Si vous évoquez le Syndrome d’Asperger, les chances seront grandes pour que l’on vous renvoie à Rain Man, film américain sorti en 1988 dont le personnage principal présente un trouble du spectre autistique ayant contribué à ancrer dans l’imaginaire collectif une image de l’autisme qui ne recouvre pas les nombreuses subtilités de la réalité. Le Syndrome d’Asperger en est, en effet, une des différentes formes, et viendra se manifester différemment selon qu’il touche les hommes ou les femmes.
C’est ainsi qu’est entré dans le langage la dénomination Aspergirl, contraction d’Asperger – du nom du psychiatre ayant découvert ce syndrome – et de girl, initiée par Rudy Simone pour qualifier celles que l’on appelait avant cela les « aspies ». Quatre à cinq fois moins nombreuses que les hommes, les Aspergirls sont par ailleurs moins souvent détectées, ou plus tard. Ceci s’explique par une plus grande capacité d’adaptation de ces femmes qui, en développant des stratégies de compensation et d’imitation, parviennent à camoufler leurs différences de développement, telles que des difficultés dans les interactions sociales ou des intérêts spécifiques. Véritable « sous-culture dans la sous-culture » selon Rudy Simone, les femmes Asperger vont souvent devoir faire face à de nombreuses difficultés, particulièrement lorsqu’elles ne sont pas diagnostiquées dès l’enfance.

◆ Objectif de l’exercice
Reprenez le texte sur le Syndrome d’Asperger en commençant à « C’est ainsi qu’est » et en terminant à « diagnostiquées dès l’enfance. », et changez « capacité d’adaptation » en « faculté d’adaptation ».

◆ Lignes présentées

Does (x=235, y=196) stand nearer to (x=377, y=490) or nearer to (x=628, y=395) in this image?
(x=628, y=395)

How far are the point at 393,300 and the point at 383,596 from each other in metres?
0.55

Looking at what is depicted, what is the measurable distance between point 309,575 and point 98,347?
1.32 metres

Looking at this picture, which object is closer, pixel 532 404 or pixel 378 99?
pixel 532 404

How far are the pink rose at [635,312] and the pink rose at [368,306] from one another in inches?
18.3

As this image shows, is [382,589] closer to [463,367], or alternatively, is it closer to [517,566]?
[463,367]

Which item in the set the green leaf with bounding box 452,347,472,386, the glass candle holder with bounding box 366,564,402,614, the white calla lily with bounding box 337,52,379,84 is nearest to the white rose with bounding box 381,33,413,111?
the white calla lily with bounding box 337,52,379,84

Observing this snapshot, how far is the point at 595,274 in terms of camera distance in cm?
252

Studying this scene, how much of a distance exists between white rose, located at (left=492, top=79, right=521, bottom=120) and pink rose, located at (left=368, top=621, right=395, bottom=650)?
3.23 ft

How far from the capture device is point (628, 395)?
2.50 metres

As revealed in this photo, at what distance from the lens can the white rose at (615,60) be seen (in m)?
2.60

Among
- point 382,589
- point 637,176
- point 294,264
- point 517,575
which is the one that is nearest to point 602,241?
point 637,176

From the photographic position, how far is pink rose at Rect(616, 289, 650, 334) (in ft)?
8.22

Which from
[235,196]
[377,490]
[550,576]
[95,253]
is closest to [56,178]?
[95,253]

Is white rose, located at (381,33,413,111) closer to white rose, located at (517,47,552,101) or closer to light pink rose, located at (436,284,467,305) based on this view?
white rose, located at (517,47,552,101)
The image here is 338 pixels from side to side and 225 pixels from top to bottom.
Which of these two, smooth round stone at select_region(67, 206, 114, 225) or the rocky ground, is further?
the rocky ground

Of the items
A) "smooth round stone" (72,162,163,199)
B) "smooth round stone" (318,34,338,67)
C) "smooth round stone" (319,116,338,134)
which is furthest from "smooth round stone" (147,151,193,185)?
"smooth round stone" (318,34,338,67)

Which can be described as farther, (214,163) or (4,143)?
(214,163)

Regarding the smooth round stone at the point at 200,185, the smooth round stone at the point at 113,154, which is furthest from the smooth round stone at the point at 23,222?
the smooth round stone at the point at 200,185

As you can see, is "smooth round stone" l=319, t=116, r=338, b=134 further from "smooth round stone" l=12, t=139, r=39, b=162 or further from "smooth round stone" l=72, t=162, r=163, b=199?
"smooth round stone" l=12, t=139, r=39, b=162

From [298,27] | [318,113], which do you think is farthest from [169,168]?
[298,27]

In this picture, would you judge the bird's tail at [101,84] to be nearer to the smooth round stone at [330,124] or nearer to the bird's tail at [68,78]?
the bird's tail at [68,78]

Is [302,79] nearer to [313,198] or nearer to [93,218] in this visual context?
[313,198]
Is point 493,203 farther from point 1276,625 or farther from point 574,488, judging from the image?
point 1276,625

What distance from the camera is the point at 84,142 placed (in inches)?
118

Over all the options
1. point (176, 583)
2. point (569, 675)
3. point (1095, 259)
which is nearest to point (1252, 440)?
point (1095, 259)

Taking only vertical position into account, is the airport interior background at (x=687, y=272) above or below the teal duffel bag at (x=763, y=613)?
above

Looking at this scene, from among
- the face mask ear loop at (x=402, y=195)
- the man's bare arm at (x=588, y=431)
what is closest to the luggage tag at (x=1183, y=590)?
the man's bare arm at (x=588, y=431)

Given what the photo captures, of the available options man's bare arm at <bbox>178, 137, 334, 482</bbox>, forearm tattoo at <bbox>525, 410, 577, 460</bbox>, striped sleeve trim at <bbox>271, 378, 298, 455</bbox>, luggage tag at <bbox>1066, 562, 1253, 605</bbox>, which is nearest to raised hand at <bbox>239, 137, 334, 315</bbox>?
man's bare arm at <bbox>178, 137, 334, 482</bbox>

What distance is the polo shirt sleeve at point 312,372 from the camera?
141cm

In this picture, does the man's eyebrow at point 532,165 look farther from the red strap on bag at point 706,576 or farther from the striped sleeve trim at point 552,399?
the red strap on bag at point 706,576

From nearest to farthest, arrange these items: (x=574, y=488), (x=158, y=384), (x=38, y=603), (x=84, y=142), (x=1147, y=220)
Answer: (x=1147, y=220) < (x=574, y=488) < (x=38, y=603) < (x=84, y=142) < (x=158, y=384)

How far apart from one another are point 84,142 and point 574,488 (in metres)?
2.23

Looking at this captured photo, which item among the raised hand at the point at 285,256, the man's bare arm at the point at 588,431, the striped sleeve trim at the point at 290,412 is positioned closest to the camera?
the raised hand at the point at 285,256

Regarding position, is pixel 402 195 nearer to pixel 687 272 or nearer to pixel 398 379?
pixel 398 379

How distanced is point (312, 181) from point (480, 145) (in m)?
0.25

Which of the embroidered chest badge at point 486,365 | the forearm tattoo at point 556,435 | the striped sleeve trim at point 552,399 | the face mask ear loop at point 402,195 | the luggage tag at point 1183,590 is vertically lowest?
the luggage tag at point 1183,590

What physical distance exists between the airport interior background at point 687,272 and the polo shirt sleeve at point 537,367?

◆ Résultat ci-dessous
C’est ainsi qu’est entré dans le langage la dénomination Aspergirl, contraction d’Asperger – du nom du psychiatre ayant découvert ce syndrome – et de girl, initiée par Rudy Simone pour qualifier celles que l’on appelait avant cela les « aspies ». Quatre à cinq fois moins nombreuses que les hommes, les Aspergirls sont par ailleurs moins souvent détectées, ou plus tard. Ceci s’explique par une plus grande faculté d’adaptation de ces femmes qui, en développant des stratégies de compensation et d’imitation, parviennent à camoufler leurs différences de développement, telles que des difficultés dans les interactions sociales ou des intérêts spécifiques. Véritable « sous-culture dans la sous-culture » selon Rudy Simone, les femmes Asperger vont souvent devoir faire face à de nombreuses difficultés, particulièrement lorsqu’elles ne sont pas diagnostiquées dès l’enfance.